Re: How large is your solr index?

2015-01-03 Thread Erick Erickson

bq: For Solr 5 why don't we switch it to 64 bit ??

-1 on this for a couple of reasons
> it'd be pretty invasive, and 5.0 may be imminent. Far too big a change to 
> implement at the last second
> It's not clear that it's even useful. Once you get to that many documents, 
> performance usually suffers

Of course I wouldn't be doing the work so I really don't have much of
a vote, but it's not clear to me at
all that enough people would actually have a use-case for 2b+ docs in
a single shard to make it
worthwhile. At that scale GC potentially becomes really unpleasant for
instance

FWIW,
Erick

On Sat, Jan 3, 2015 at 2:45 AM, Toke Eskildsen  wrote:
> Bill Bell [billnb...@gmail.com] wrote:
>
> [solr maxdoc limit of 2b]
>
>> For Solr 5 why don't we switch it to 64 bit ??
>
> The biggest challenge for a switch is that Java's arrays can only hold 2b 
> values. I support the idea of switching to much larger minimums throughout 
> the code. But it is a larger fix than replacing int with long.
>
> - Toke Eskildsen

Re: How large is your solr index?

2015-01-03 Thread Shawn Heisey

On 1/3/2015 9:02 AM, Erick Erickson wrote:
> bq: For Solr 5 why don't we switch it to 64 bit ??
> 
> -1 on this for a couple of reasons
>> it'd be pretty invasive, and 5.0 may be imminent. Far too big a change to 
>> implement at the last second
>> It's not clear that it's even useful. Once you get to that many documents, 
>> performance usually suffers
> 
> Of course I wouldn't be doing the work so I really don't have much of
> a vote, but it's not clear to me at
> all that enough people would actually have a use-case for 2b+ docs in
> a single shard to make it
> worthwhile. At that scale GC potentially becomes really unpleasant for
> instance

I agree, 2 billion documents in a single index is MORE than enough.  If
you actually create an index that large, you're going to have
performance problems, and most of those performance problems will likely
be related to garbage collection.  I can extrapolate one such problem
from personal experience on a much smaller index.

A filterCache entry for a 2 billion document index is 256MB in size.

* _Supplied data_:
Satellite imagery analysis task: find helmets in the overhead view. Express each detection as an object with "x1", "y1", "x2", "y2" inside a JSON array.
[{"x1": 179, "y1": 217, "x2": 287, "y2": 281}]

* _Exercise task_: Continue the Solr index-size thread above, starting right after its last sentence.

* _The result_:
Assuming you're using the G1 collector, the maximum size for a G1 heap
region is 32MB, which means that at that size, every single filter will
result in an object that is allocated immediately from the old
generation (it's called a humongous allocation).  Allocating that much
memory from the old generation will eventually (and frequently) result
in a full garbage collection ... and you do not want your application to
wait for a full garbage collection on the heap size that would be
required for a 2 billion document index.  It could easily exceed 30 or
60 seconds.

When you consider the current limitations of G1GC, it would be advisable
to keep each Solr index below 100 million documents.  At 134,217,728
documents, each filter object will be too large (more than 16MB) to be
considered a normal allocation on the max heap region size (32MB).

Even with the older battle-tested CMS collector (assuming good tuning
options), I think the huge object sizes (and the huge number of smaller
objects) resulting from a 2 billion document index will have major
garbage collection problems.

Thanks,
Shawn

RE: How large is your solr index?

2015-01-03 Thread Toke Eskildsen

Erick Erickson [erickerick...@gmail.com] wrote:
> Of course I wouldn't be doing the work so I really don't have much of
> a vote, but it's not clear to me at all that enough people would actually
> have a use-case for 2b+ docs in a single shard to make it
> worthwhile. At that scale GC potentially becomes really unpleasant for
> instance

Over the last years we have seen a few use cases here on the mailing list. I 
would be very surprised if the number of such cases does not keep rising. 
Currently the work for a complete overhaul does not measure up to the rewards, 
but that is slowly changing. At the very least I find it prudent to not limit 
new Lucene/Solr interfaces to ints.

As for GC: Right now a lot of structures are single-array oriented (for example 
using a long-array to represent bits in a bitset), which might not work well 
with current garbage collectors. A change to higher limits also means 
re-thinking such approaches: If the garbage collectors likes objects below a 
certain size then split the arrays into that. Likewise, iterations over 
structures linear in size to the index could be threaded. These are issues even 
with the current 2b limitation.

- Toke Eskildsen

Re: How large is your solr index?

2015-01-03 Thread Erick Erickson

I can't disagree. You bring up some of the points that make me _extremely_
reluctant to try to get this in to 5.x though. 6.0 at the earliest I should
think.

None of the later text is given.